It is also unlawful to deny a student with a disability admission to an accelerated class or program solely because of his or her need for special education or related aids or services (i.e., related services, supplementary aids and services, program modification and supports for school personnel) or because the student has an Individualized Education Program (IEP) or a plan under Section 504.
Schools may employ appropriate eligibility requirements or criteria in determining whether to admit students, including students with disabilities, into accelerated classes or programs. Additionally, nothing in Section 504 or Title II requires schools to admit into accelerated classes or programs students with disabilities who would not otherwise be qualified for these classes or programs.
Americans With Disabilities Act, 42 USC Section 12101 et seq.
Individuals with Disabilities Education Act (IDEA), 20 USC Section 1400 et seq.

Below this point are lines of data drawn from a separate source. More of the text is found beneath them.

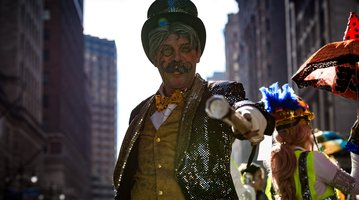 2017 mummer parade pointing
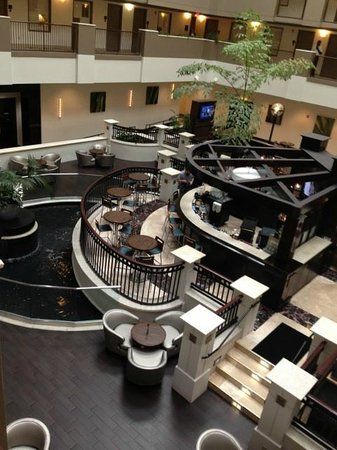 Embassy Suites Orlando Downtown: Nice, updated atrium lobby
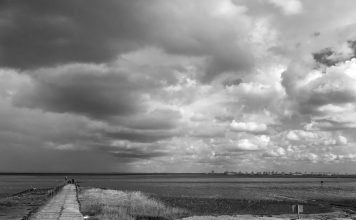 Foto: Bremerhaven, Wolken und zwei Fässer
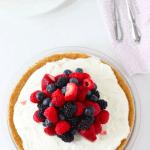Рецепт Чизкейк с белым шоколадом и ягодами без выпечки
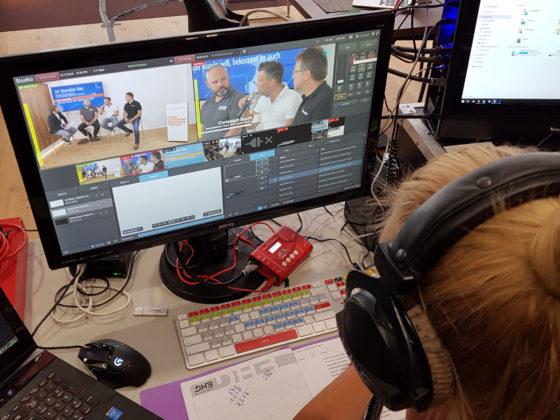Auch dieses Jahr übertragen wir den fhd-Online-Kongress wieder live und ungeschnitten ins Internet!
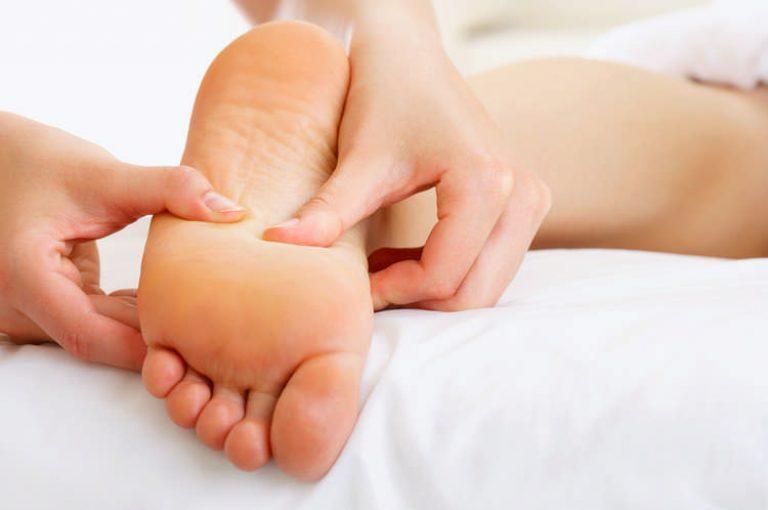 taškai ant kojų erekcijai
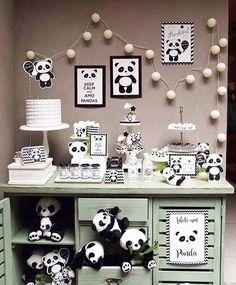 Panda lindo por @silviaroverieventos com as peças e móveis da #PoP. Tema fofo com o kit de papelaria da @dusterfestasoficial . Assessoria…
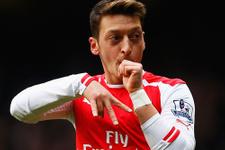 Mesut Özil'in yanına bir Türk daha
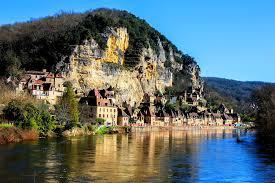 Construit à flan de falaise et au bord de la Dordogne, la Roque Gageac est certainement le plus beau village de France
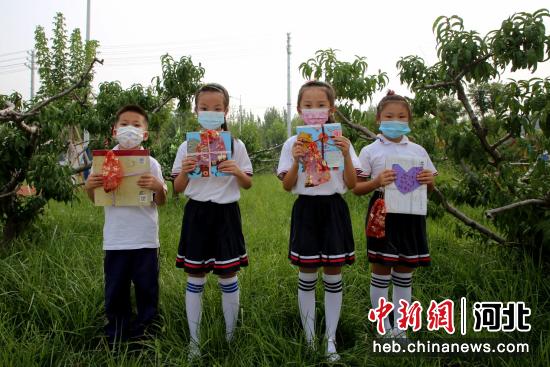 2021年9月3日,新同学领到新书籍开启新学年。 刘巨雷 摄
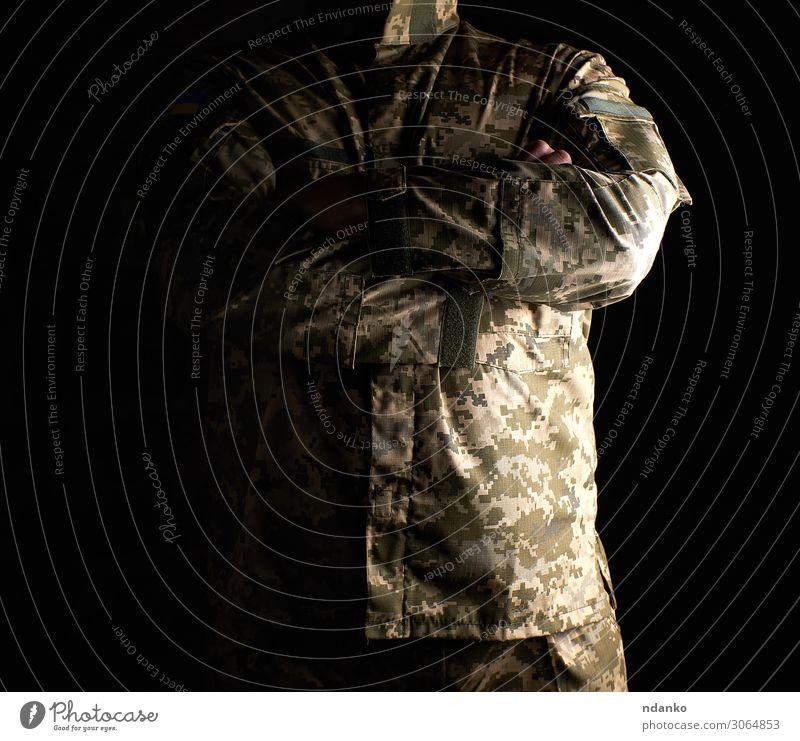 Ukrainischer Soldat in Camouflage-Uniform Freiheit Beruf Mann Erwachsene Vater 1 Mensch 30-45 Jahre Denkmal Bekleidung Hose Anzug Jacke stehen dunkel stark grün
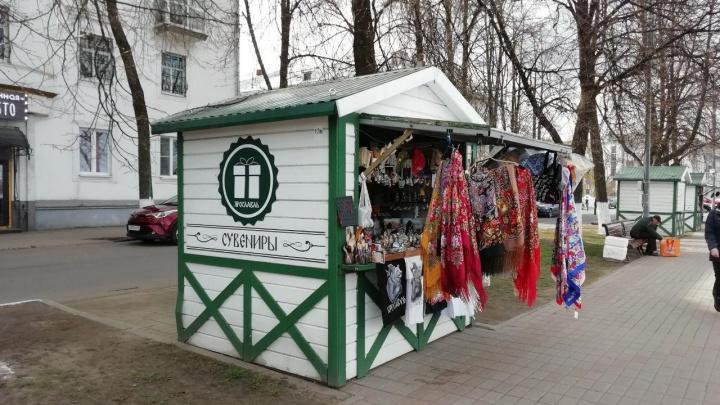 «Люди начинают топтать газоны»: в Ярославле власти одобрили установку торговых палаток на тротуарах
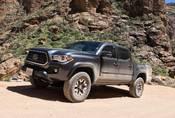 Toyota Tacoma V6 TRD Offroad: Takhle se dělá truck!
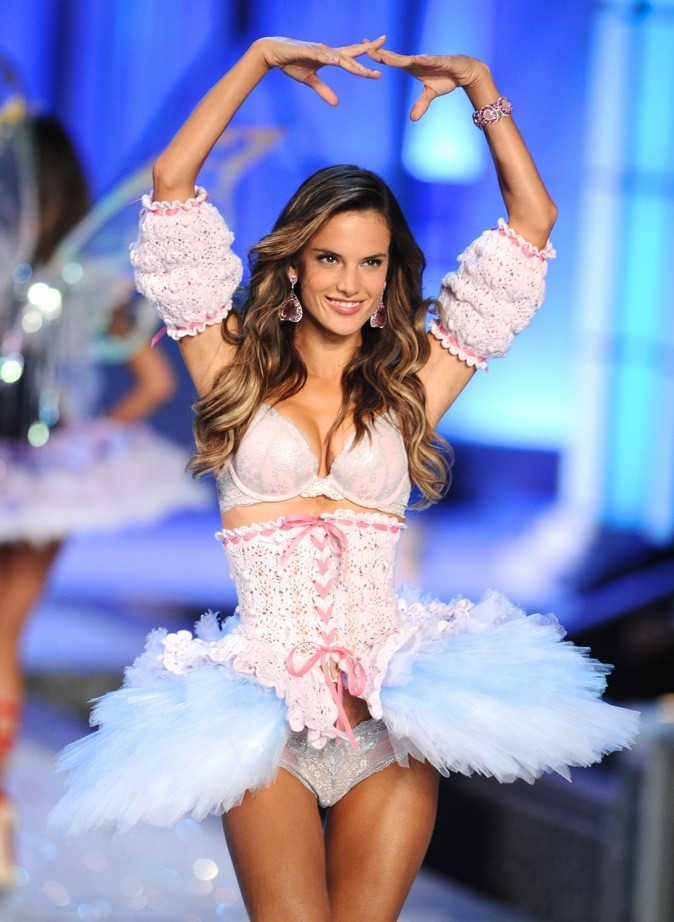 Alessandra Ambrosio : extensions ou pas ?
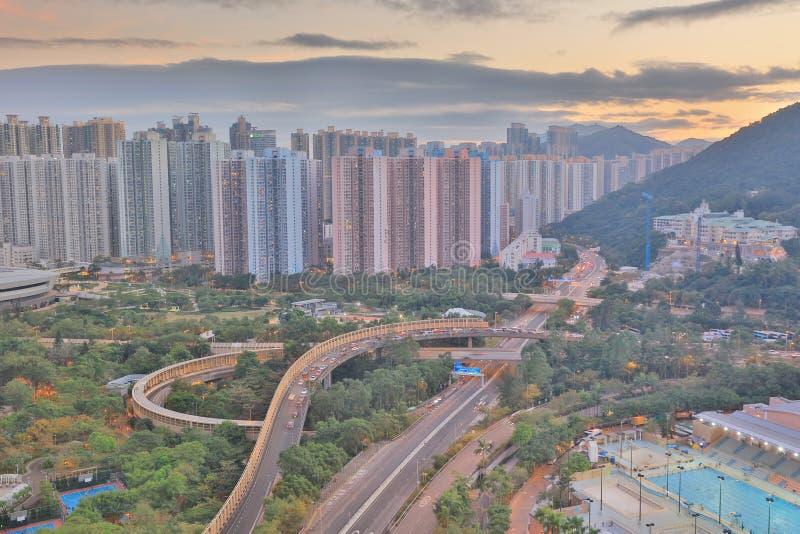 der Sonnenuntergang von PO Shun Road an TKO lizenzfreies stockfoto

Section 504 of the Rehabilitation Act of 1973, 29 USC Section 794 et seq.
28 CFR Part 35
34 CFR Parts 104 and 300
NOTE: Refer also to Policy #3420 — Non-Discrimination and Anti-Harassment in the School
District
Adopted: 7/1/13
7631 APPOINTMENT AND TRAINING OF COMMITTEE ON SPECIAL EDUCATION (CSE)/SUBCOMMITTEE ON SPECIAL EDUCATION MEMBERS
Committee on Special Education (CSE) Membership
The Board shall appoint a Committee on Special Education (CSE) whose membership shall include, but not be limited to, the following members:
a) The parent(s) or persons in parental relationship of the student. To ensure that one or both parents are present at each CSE meeting, the District and the parent(s) may agree to use alternative means of participation such as videoconferences or conference phone calls;
b) Not less than one regular education teacher of such student (if the student is, or may be, participating in the regular education environment);
c) Not less than one special education teacher of the student, or, where appropriate, not less than one special education provider (i.e., related service provider) of such student;
d) A representative of the District who is qualified to provide or administer or supervise special education and who is knowledgeable about the general education curriculum and about the availability of resources of the District. An individual who meets these qualifications may be the same individual appointed as the special education teacher or provider in c) above or the school psychologist in i) below. The representative of the District will serve as the chairperson of the Committee;
e) An individual who can interpret the instructional implications of evaluation results, who may be a CSE member selected from the regular education teacher, the special education teacher or provider, the school psychologist, or the District representative described above, or a person having knowledge or special expertise regarding the student as determined by the District;
f) A member as described in letters b) through e) of this subheading is not required to attend the CSE meeting, in whole or in part, if the parent or person in parental relation to the student with a disability and the District agree, in writing not less than five calendar days prior to the meeting date, that the attendance of the member is not necessary because:
1. The member’s area of the curriculum or related services is not being modified or discussed in the meeting; or
2. The member’s area of the curriculum or related services is being modified or discussed in the meeting but, not less than five calendar days prior to the meeting, the excused member has submitted to the parents or persons in parental relation and the CSE written input into the development of the IEP, particularly with respect to their area of curriculum or related services; or
3. The committee member is unable to attend due to an emergency or unavoidable scheduling conflict and the District submits the written input listed in 2. above to the parents or persons in parental relation within a reasonable time prior to the meeting and prior to obtaining written consent to the excusal by the parents or persons in parental relation;
g) At the discretion of the parent or the District, other individuals who have knowledge or special expertise regarding the student, including related services personnel as appropriate. The determination of knowledge or special expertise shall be made by the party (parents or District) who invited the individual to be a member of the committee;
h) Whenever appropriate, the student with a disability. The District must invite a child with a disability to attend the child’s CSE meeting if a purpose of the meeting will be the consideration of the postsecondary goals for the child and the transition services needed to assist the child in reaching those goals. If the child does not attend the CSE meeting, the District must take other steps to ensure that the child’s preference and interests are considered. To the extent appropriate, with the consent of the parent or a student 18 years or older, the District must also invite a representative of any participating agency that is likely to be responsible for providing or paying for transition services;
i) A school psychologist;
j) A school physician, if requested in writing at least 72 hours prior to the meeting by the parents of the student or the District.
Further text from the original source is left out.